◆ **Passage to read**:
┄┄┄┄┄┄┄┄┄┄┄┄┄┄┄┄┄┄┄┄
Explaining the Mothman Legend

00:21:07
Speaker
But to me, it doesn't have the lasting power of some of the other ones. Yeah.
00:21:13
Speaker
You know Bigfoot. Everyone knows Bigfoot. Everyone sees Bigfoot. I just saw something the other day. Bigfoot's not isolated to a single area either. Yes, that's true. You know, the Bigfoot's not like, you know, I'm going to hang out in this one town in West Virginia. Yeah.
00:21:27
Speaker
And you're not going to see him at the bar smoking a cigar. No, no. But the, I mean, i speaking of Bigfoot, I did see ah something the other day. You Bigfoot?
00:21:38
Speaker
No, I didn't see Bigfoot. and I saw something. Saw some big old bitches. i've Seen those too. But I did see... them pick his shoes up I did see a a video of someone talking about some teens that supposedly saw a herd of Bigfoots here in Idaho. Or Bigfeet?
00:21:56
Speaker
what it's it is Is it like the herd? Is it a group? Is it a family? Is it a unit? I don't know. And is it Bigfoot or Bigfeet? Like in Lord of the Rings? Yeah. Proudfoot or Proudfeet. Yeah, true. So, true but, but like I said, I don't think the Mothman has the staying power of the Bigfoot or a lot of the other ones, because while the Mothman was scary, I suppose, imagine if you saw a flying thing with red eyes, you'd be terrified.
┄┄┄┄┄┄┄┄┄┄┄┄┄┄┄┄┄┄┄┄
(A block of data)
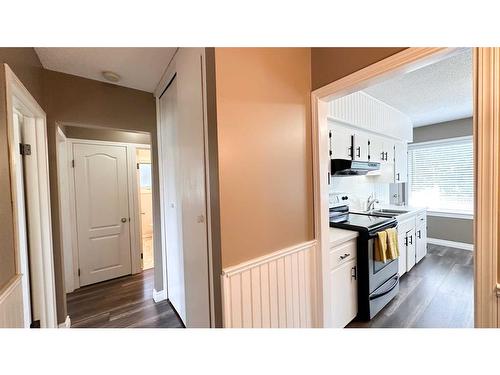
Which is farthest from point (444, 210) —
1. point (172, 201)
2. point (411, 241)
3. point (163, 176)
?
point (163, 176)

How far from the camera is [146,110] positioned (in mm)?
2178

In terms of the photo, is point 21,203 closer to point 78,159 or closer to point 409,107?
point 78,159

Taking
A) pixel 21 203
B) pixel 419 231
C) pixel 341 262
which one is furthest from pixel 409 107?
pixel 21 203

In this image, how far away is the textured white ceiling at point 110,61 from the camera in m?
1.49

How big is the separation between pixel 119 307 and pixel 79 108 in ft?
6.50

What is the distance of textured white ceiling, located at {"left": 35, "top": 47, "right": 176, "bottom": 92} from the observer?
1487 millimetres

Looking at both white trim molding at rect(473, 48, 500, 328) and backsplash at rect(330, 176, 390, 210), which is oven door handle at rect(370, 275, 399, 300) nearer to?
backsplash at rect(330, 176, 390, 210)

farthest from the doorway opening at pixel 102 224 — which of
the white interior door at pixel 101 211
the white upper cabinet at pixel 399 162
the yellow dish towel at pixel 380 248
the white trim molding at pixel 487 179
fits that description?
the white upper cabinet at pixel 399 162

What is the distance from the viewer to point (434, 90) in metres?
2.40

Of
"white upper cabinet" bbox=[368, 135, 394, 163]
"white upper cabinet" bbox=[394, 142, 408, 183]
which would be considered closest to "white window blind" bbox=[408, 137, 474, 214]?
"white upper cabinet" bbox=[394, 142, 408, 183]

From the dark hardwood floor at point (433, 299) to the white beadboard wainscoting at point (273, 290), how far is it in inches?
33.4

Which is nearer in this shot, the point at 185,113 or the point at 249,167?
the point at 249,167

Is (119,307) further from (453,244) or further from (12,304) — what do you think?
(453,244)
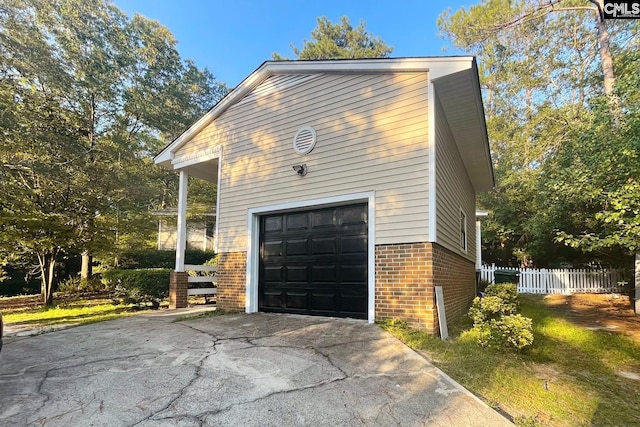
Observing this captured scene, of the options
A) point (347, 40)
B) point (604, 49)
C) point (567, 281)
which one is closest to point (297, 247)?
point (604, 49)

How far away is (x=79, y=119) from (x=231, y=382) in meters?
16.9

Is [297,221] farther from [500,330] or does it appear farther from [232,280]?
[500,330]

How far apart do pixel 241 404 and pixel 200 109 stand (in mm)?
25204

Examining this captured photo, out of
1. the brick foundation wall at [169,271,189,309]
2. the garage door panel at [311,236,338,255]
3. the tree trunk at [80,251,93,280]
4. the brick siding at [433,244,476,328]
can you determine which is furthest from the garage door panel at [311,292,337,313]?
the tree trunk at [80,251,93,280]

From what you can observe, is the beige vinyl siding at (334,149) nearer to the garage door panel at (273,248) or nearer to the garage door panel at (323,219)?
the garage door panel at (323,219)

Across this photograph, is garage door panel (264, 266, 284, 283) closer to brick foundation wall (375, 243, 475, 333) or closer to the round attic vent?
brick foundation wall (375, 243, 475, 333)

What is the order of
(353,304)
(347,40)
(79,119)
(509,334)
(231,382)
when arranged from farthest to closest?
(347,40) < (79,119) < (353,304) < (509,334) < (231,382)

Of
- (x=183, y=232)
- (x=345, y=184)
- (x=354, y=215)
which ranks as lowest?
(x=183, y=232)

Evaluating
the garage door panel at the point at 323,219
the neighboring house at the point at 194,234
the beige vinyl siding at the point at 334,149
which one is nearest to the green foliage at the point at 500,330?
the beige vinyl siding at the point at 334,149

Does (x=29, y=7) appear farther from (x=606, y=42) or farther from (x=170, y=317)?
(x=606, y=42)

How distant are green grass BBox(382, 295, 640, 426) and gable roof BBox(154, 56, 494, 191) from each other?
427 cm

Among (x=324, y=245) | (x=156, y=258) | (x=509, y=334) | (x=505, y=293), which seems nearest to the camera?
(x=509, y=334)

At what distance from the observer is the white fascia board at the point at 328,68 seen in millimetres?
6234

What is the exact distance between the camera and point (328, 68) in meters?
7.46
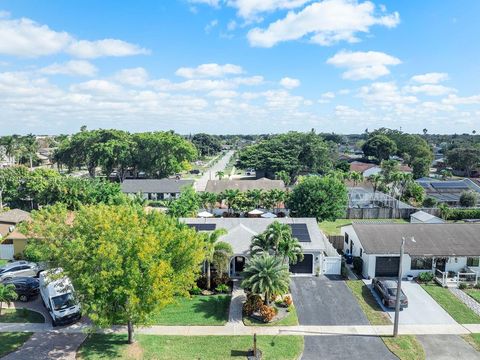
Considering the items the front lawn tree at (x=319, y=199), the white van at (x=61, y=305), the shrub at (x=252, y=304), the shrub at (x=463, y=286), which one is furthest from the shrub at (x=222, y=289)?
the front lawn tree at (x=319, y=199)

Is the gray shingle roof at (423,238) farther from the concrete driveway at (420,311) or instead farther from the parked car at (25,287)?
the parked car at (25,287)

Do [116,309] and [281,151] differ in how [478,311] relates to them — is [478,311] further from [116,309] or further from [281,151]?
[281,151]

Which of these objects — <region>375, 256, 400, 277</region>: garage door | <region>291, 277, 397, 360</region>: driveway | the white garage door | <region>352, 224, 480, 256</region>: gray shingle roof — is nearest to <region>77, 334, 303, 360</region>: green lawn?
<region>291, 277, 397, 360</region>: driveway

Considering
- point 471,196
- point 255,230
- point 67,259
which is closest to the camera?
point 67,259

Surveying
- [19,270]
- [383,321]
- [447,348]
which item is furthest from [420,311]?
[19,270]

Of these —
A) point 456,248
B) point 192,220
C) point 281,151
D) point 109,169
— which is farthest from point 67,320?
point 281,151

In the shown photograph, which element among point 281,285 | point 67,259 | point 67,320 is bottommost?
┄┄┄┄┄┄┄┄┄┄┄┄┄┄┄┄┄┄┄┄
◆ **Exercises to complete**:
1. From the Mothman transcript, output the passage starting at "Explaining the Mothman" and ending at "day. You Bigfoot?".
2. Answer these questions using the Mothman transcript.
(a) In which state did the teens supposedly see a herd of Bigfoots?
(b) Which story is named alongside the question of "Bigfoot or Bigfeet"?
(c) What color are the eyes of the flying thing the speaker asks the listener to imagine?

◆ **Results of the tasks**:
1.
Explaining the Mothman Legend

00:21:07
Speaker
But to me, it doesn't have the lasting power of some of the other ones. Yeah.
00:21:13
Speaker
You know Bigfoot. Everyone knows Bigfoot. Everyone sees Bigfoot. I just saw something the other day. Bigfoot's not isolated to a single area either. Yes, that's true. You know, the Bigfoot's not like, you know, I'm going to hang out in this one town in West Virginia. Yeah.
00:21:27
Speaker
And you're not going to see him at the bar smoking a cigar. No, no. But the, I mean, i speaking of Bigfoot, I did see ah something the other day. You Bigfoot?

2.
(a) Idaho
(b) Lord of the Rings
(c) Red